Jakarta – Menteri Kesehatan Terawan Agus Putranto bakal mengevaluasi daftar penyakit dan tindakan yang ditanggung oleh Badan Penyelenggara Jaminan Sosial (BPJS) Kesehatan. Tujuannya, untuk membantu mengatasi persoalan defisit keuangan tahunan eks PT Askes (Persero) tersebut.

“Harus dirasionalisasi, jangan sampai semua tindakan harus ditanggung. Itu kan berbahaya,” tutur Terawan kepada CNNIndonesia.com di Jakarta, Selasa (30/10).

Menurut Terawan, perlu dilihat secara epidemiologis kebutuhan mutlak dan kebutuhan tidak mutlak yang selama ini ditanggung.

“Itu kan harus diurai karena menyangkut pemberian pelayanan yang optimal kepada rakyat dan masyarakat,” katanya.

Saat ini, pihaknya sedang mempersiapkan tim kecil dari berbagai pemangku kepentingan untuk membahas langkah penyelesaian defisit BPJS Kesehatan secara rasional.

“Tim kecil ini sebenarnya menyangkut tim dari Kementerian Kesehatan dan tim dari BPJS (BPJS Kesehatan). Mereka akan bergabung setelah kami beri arahan untuk tim kecil dari kementerian kesehatan,” jelasnya.

Ia menilai persoalan defisit keuangan BPJS Kesehatan memerlukan solusi jangka panjang, tidak hanya sesaat.

“Kalau (persoalan) hanya selesai tahun ini, tetapi tahun kemudian (menjadi) PR (pekerjaan rumah) ya sama saja,” ujarnya.

Pemerintah, sambung ia, sudah berupaya membantu keuangan BPJS Kesehatan sembari menjaga agar masyarakat tidak terbebani oleh iuran yang tinggi. Misalnya, dengan menanggung iuran bagi masyarakat tidak mampu serta membayar sebagian besar iuran BPJS Kesehatan bagi anggota PNS, TNI, dan Polri.
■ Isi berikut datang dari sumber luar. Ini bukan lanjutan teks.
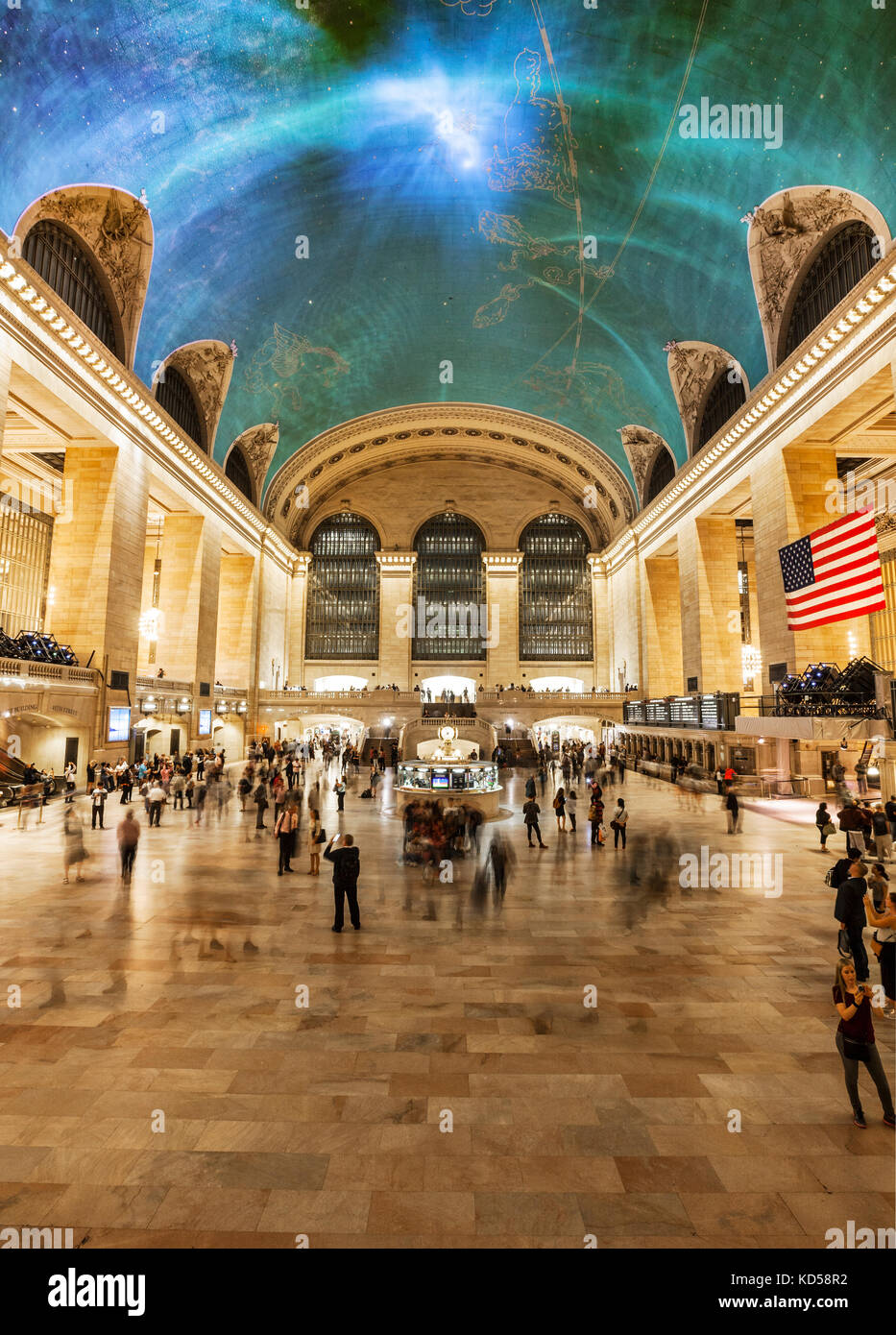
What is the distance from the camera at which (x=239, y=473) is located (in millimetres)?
30406

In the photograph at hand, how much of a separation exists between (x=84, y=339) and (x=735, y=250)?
17997mm

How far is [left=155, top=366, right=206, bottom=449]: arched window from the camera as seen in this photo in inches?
864

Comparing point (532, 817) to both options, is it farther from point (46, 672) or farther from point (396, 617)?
point (396, 617)

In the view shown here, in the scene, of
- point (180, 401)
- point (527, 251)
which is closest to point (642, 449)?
point (527, 251)

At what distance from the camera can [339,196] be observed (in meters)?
19.8

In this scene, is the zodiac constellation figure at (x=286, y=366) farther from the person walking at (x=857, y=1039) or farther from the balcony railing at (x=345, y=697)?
the person walking at (x=857, y=1039)

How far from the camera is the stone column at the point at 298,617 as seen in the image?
40062mm

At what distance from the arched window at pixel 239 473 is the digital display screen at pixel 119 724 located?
1357cm

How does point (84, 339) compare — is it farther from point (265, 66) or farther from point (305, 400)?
point (305, 400)

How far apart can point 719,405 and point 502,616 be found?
760 inches

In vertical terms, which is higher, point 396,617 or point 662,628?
point 396,617

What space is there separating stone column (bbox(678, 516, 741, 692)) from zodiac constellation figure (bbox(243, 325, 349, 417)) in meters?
17.1

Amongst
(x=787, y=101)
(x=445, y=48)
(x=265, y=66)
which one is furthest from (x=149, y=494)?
(x=787, y=101)

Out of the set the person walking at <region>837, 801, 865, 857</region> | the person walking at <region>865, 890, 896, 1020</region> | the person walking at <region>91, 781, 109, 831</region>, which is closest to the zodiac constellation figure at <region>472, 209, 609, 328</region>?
the person walking at <region>837, 801, 865, 857</region>
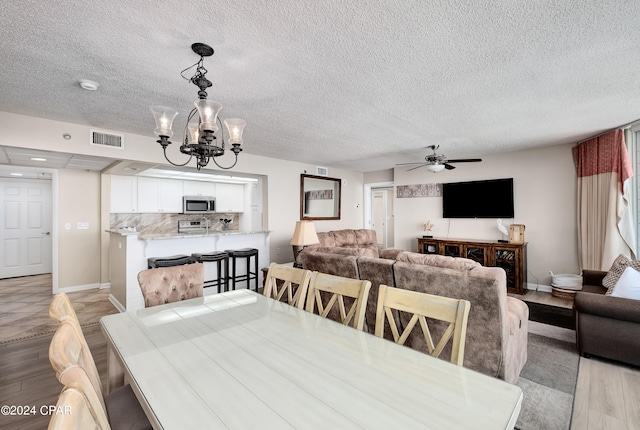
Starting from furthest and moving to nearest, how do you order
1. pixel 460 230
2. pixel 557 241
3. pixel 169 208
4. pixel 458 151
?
pixel 169 208, pixel 460 230, pixel 458 151, pixel 557 241

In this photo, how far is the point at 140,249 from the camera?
390cm

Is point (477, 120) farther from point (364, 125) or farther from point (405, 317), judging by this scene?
point (405, 317)

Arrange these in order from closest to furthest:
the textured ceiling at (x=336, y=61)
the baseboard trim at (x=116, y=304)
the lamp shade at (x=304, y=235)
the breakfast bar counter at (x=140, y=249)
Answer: the textured ceiling at (x=336, y=61) → the breakfast bar counter at (x=140, y=249) → the baseboard trim at (x=116, y=304) → the lamp shade at (x=304, y=235)

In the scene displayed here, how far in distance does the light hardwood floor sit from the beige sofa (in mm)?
427

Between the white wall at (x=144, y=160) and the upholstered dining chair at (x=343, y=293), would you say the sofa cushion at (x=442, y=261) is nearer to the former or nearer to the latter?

“Hal yang jadi masalah, rakyat yang seharusnya dianggap tidak perlu disubsidi inilah yang ternyata membuat pengeluaran yang besar sekali karena itu harus dirumuskan apa yang harus dilakukan oleh masyarakat dan apa yang harus dilakuan pemeritah,” jelasnya.

Pemerintah sudah menaikkan besaran iuran kepesertaan jaminan kesehatan tersebut. Hal itu tertuang dalam Peraturan Presiden (Perpres) Nomor 75 Tahun 2019 tentang Perubahan atas Perpres Nomor 82 Tahun 2018 tentang Jaminan Kesehatan. Beleid tersebut diteken Presiden Joko Widodo (Jokowi) pada 24 Oktober 2019.

Dalam beleid tersebut, iuran bagi peserta Penerima Bantuan Iuran dan penduduk yang didaftarkan pemerintah daerah naik dari Rp25.500 menjadi Rp42 ribu per peserta per bulan.

Lihat juga: Usai Jakarta-Tangerang, Tarif Tol Jagorawi dan Makassar Naik

Kenaikan juga terjadi pada kelompok peserta mandiri atau Pekerja Bukan Penerima Upah (PBPU) dan Bukan Pekerja (BP).

Untuk kelas I, iuran melonjak dua kali lipat dari Rp80 ribu menjadi Rp160.000 per peserta per bulan.

Selanjutnya, iuran bagi peserta mandiri kelas II meningkat dari Rp51 ribu menjadi Rp110 ribu per peserta per bulan.

Terakhir, untuk kelas III, iuran peserta naik dari Rp25.500 menjadi Rp42 ribu per peserta per bulan.

Sebagai informasi, pada 2014, keuangan BPJS Kesehatan mengalami defisit Rp1,9 triliun. Selang setahun, defisit melonjak menjadi Rp9,4 triliun.

Pada 2016, defisit ditekan menjadi Rp6,7 triliun. Tahun lalu, defisit BPJS Kesehatan mencapai Rp13,8 triliun.